Kelly (1961), in his classic experiments on flicker, used a large flickering field with blurred edges to measure the temporal CSF functions (see (De Lange 1958)). If a sharp-edged field is used, the visibility of low frequency flicker is enhanced. The presence of spatial detail improves the visibility of flicker at low temporal frequencies.

Temporal Summation

The visual system does not distinguish the temporal shape of light flashes shorter than a critical duration. This is inferred from Bloch’s law . The law essentially states that the visual system summates visual inputs over a brief time period and is given by:

$$ \mathrm{L}\times \mathrm{t}=\mathrm{C} $$

Here, L is the threshold luminance of the flash, t is the duration of the flash, and C is a constant. Bloch’s law has a spatial analogy, namely, the Ricco’s law in spatial vision (see chapter “Spatial Vision and Pattern Perception”).

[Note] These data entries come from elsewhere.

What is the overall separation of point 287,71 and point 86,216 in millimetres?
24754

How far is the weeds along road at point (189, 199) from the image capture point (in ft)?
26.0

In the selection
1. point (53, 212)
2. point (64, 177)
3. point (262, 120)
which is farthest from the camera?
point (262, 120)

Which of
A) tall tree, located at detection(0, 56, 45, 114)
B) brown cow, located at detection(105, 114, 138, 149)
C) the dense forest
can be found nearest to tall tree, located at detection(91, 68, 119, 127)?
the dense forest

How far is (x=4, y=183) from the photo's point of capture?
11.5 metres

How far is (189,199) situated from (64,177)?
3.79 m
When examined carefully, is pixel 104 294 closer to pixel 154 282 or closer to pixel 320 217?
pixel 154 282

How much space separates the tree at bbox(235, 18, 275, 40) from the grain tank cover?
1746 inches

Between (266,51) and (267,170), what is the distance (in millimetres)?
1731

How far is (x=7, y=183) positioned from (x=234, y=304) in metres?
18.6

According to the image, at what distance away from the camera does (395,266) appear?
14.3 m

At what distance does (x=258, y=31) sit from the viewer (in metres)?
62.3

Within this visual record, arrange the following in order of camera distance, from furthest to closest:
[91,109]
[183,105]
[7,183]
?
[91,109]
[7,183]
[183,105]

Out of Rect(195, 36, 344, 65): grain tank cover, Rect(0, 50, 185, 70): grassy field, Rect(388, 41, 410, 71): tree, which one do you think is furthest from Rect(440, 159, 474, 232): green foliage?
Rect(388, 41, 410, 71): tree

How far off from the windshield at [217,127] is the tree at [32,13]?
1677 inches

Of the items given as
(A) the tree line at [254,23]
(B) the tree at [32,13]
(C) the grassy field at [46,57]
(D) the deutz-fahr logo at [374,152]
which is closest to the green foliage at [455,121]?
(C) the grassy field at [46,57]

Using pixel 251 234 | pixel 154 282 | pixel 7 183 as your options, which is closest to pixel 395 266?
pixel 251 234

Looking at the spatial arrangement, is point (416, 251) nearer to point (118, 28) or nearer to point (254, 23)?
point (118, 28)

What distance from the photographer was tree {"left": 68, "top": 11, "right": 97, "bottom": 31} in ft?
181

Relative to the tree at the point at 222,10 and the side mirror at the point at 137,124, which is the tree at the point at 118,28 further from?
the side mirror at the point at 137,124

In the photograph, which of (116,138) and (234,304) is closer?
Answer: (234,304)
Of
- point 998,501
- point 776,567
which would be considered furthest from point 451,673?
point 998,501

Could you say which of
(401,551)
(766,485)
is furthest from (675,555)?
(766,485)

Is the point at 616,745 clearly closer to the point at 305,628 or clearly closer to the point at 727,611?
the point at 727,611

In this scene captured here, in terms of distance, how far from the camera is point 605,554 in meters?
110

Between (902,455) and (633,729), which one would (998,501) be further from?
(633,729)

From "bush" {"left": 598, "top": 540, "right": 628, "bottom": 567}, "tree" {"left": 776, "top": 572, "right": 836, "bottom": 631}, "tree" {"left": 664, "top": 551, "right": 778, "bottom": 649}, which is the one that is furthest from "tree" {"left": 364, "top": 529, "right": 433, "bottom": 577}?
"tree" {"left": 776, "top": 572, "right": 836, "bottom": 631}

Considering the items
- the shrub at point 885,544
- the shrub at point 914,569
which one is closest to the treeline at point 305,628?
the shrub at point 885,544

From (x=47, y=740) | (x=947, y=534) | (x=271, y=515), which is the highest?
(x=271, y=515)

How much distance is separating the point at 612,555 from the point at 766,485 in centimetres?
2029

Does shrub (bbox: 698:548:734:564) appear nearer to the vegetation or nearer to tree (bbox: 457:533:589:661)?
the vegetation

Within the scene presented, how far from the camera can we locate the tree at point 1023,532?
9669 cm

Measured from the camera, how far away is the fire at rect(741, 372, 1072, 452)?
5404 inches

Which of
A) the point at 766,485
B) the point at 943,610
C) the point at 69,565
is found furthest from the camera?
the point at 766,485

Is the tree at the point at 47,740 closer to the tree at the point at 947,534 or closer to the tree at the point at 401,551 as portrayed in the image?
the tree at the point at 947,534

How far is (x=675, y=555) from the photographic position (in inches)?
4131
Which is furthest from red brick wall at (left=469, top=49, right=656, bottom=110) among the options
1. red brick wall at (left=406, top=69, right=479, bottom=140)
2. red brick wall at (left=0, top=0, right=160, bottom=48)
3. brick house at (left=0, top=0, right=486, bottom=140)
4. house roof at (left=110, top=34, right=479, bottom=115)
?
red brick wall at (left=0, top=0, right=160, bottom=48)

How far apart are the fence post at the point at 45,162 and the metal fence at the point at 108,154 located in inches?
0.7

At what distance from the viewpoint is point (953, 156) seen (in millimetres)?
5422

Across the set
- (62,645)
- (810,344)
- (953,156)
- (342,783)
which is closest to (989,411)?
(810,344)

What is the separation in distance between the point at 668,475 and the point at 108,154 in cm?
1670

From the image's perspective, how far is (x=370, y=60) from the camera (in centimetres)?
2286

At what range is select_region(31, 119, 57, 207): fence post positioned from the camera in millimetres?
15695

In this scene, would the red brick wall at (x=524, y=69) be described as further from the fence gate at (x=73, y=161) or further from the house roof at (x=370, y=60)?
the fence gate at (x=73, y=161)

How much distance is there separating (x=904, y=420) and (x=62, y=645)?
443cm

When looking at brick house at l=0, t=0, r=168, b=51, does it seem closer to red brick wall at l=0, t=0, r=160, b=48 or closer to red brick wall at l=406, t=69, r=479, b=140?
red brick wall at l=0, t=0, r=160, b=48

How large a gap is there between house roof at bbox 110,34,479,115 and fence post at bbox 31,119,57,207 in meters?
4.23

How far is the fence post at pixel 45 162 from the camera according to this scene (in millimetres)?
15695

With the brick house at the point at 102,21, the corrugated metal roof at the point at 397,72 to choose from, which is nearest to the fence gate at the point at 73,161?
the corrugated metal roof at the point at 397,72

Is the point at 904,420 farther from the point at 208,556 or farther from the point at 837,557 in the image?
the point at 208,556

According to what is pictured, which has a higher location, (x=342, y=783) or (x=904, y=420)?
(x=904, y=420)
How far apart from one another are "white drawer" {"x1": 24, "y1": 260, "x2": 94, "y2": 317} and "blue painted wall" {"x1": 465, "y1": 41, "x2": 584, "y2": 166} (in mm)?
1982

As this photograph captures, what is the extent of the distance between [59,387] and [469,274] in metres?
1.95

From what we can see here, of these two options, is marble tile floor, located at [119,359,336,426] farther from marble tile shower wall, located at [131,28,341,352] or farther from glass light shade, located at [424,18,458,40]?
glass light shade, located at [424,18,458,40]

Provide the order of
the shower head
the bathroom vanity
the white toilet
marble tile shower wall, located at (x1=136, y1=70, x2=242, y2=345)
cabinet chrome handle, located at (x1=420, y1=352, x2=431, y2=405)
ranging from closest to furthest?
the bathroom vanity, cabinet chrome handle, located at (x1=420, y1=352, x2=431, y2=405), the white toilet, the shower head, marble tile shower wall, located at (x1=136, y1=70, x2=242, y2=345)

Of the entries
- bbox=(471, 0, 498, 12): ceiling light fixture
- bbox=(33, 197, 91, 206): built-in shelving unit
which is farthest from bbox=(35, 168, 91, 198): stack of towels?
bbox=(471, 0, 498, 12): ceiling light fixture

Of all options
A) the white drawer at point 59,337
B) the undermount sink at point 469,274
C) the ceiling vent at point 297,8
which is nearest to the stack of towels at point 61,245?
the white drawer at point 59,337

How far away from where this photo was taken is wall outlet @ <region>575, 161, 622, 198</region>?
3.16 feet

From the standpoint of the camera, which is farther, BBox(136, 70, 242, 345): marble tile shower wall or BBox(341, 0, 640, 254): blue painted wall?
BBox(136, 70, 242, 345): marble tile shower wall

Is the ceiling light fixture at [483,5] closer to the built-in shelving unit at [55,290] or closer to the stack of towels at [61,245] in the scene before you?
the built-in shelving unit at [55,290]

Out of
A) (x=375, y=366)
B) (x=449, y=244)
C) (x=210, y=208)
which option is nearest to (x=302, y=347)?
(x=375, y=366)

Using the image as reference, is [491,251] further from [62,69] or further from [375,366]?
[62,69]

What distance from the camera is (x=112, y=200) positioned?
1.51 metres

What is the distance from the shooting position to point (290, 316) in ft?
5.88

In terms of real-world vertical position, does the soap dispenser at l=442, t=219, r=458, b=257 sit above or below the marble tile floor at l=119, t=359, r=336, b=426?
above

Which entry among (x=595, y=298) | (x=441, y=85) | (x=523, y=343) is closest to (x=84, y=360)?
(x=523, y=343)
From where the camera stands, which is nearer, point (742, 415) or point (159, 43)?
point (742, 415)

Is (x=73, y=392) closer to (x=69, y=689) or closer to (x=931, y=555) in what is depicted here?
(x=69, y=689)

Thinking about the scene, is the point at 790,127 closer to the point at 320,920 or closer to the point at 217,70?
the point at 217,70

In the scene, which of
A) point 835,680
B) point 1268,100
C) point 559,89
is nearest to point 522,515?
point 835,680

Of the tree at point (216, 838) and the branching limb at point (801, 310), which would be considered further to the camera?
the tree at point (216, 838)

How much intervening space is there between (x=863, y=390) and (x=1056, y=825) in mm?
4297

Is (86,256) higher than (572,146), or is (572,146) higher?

Bloch’s law holds for flashes that are shorter than a critical duration tc for approximately 30–100 ms. During this time period, the visual system adds together the effects of the absorbed quanta regardless of the temporal pattern in which they arrive. Bloch’s law is a consequence of the temporal filtering properties of the visual system. For more detailed description, see Roufs (1972).

Flicker in Monitors

Phosphor persistence can affect flicker modulation. In general, as phosphor persistence decreases, flicker increases. Now, persistence can vary widely depending on the colored VDT phosphors . In general, phosphor persistence are classified as long, medium, medium short, and short in terms of persistence (see chapter “Luminescence of Phosphors”). For example, the P22 blue phosphor is classified as medium short (10–100 μs) while the P22 red and green phosphors are classified as medium (1–100 ms). Therefore, even if luminance is held constant, CFF may vary as a function of the specific color that is displayed on the color VDT. Another important factor is that in many VDTs the green channel’s maximum luminance is greater than the red channel which is greater than the blue channel. Therefore, the colors displayed will differ in luminance and hence the CFF will vary. Usually greens, whites, and yellows will have higher luminance and therefore will be a limiting factor . Recall from above that CFF increases with luminance.

Various empirical methods have been proposed to predict whether a particular VDT will appear to flicker in a given environment (Rogowitz 1986). Many of these methods are cumbersome and time consuming. Farrell (1986, 1987) has developed analytic methods for predicting whether a VDT will flicker given screen phosphor persistence, refresh frequency, distance to VDT from the observer, etc. These predict a maximum screen luminance and minimum refresh frequency that will generate a flicker free display for a theoretical standard observer and is based on Kelly’s pioneering work on flicker (Kelly 1961,1969, 1971). The model predicts that if the absolute amplitude of the fundamental temporal frequency of the VDT luminance modulation Eobs is greater than Epred then observers will perceive flicker. Here,

$$ {\mathrm{E}}_{\mathrm{pred}}=\left(1/\mathrm{a}\right)\ \exp\ {\left(2\uppi \mathrm{f}\mathrm{b}\right)}^{1/2} $$

where a and b are constants that depend upon the size of the display and f is the display refresh frequency. Also, if the amount of energy in the fundamental temporal frequency of the VDT is Eobs, then the lowest refresh frequency that will render a VDT flicker free is given by:

$$ {\left[ \ln \left({\mathrm{aE}}_{\mathrm{obs}}\right)\right]}^2/\left[2\uppi \mathrm{b}\right]. $$

Summary

The detection of temporal changes is important for the organism. In this chapter, we have discussed the factor most important in use with VDTs, namely, the perception of flicker. The crucial factor is the critical flicker fusion frequency (CFF). The CFF depends upon a number of parameters, and these were discussed along with the temporal CSF (the temporal analogue of the spatial CSF). The CFF is the temporal analogue of the minimum angle of resolution.